Founded in 1978, Montgomery Sisam Architects is a mid-sized architectural firm based in Toronto, Ontario. It comprises a group of architects, designers, and technicians with diverse backgrounds, and a shared social consciousness. Montgomery Sisam's process is grounded in a sense of responsibility to the public, driven by dialogue and research, and focused on social, economic, and environmental sustainability. Montgomery Sisam has developed a reputation for design leadership that is supported by over 80 provincial, national and international design awards.
Andrew Jones is a Canadian designer who has worked for more than 25 years designing furniture and architectural interiors. Jones holds an MA in Furniture Design from the Royal College of Art in London and a degree in Architecture from the University of Toronto. His designs for the public realm include the iconic pink umbrellas at Toronto's award-winning Sugar Beach.

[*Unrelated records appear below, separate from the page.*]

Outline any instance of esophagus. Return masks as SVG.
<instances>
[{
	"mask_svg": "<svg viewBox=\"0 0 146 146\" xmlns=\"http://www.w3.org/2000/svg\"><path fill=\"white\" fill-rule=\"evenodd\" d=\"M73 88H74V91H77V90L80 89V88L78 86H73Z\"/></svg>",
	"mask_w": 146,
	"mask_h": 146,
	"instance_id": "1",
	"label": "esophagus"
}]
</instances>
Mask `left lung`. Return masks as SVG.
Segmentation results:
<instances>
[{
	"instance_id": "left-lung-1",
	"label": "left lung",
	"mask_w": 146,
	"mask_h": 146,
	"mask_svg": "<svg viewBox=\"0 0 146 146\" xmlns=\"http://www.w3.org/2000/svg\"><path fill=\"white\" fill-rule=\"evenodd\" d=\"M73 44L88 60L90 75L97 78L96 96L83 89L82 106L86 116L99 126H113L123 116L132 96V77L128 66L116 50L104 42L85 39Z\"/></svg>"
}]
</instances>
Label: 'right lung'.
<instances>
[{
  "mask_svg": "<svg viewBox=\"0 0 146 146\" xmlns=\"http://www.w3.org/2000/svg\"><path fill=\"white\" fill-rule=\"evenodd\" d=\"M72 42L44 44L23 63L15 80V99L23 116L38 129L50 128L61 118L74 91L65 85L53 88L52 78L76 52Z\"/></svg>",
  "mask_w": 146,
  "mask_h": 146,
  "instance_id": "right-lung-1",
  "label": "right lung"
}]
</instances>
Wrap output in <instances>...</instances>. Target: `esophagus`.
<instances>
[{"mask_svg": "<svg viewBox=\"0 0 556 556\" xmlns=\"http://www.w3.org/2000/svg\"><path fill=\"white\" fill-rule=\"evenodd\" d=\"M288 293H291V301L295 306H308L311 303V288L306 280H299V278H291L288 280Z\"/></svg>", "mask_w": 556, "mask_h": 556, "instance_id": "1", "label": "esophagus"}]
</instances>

In 2016, he designed the exhibition True Nordic: How Scandinavia Influenced Design in Canada, organized by the Gardiner Museum, and in 2019, he designed the Gardiner Museum's Joan Courtois Gallery, which spans three floors of the Museum's soaring stairwell.
The Gardiner Museum brings together people of all ages and communities through the shared values of creativity, wonder, and community that clay and ceramic traditions inspire.
We engage audiences with exhibitions, programs, and hands-on classes, while stewarding a significant permanent collection. We interpret historical ceramics to emphasize their relevance today, and champion emerging and established Canadian artists and their role in the broader world. We innovate through clay education, as we bring together the experience of making with a deeper understanding of the art of ceramics.
We believe in making, looking, and thinking through clay.
The Gardiner Museum has a collection of over 5,000 objects from the Ancient Americas, Europe, Japan and China, as well as contemporary works with an emphasis on leading Canadian artists. The Gardiner Museum is among the few museums in the world focused on ceramics and is one of the world's most notable specialty museums.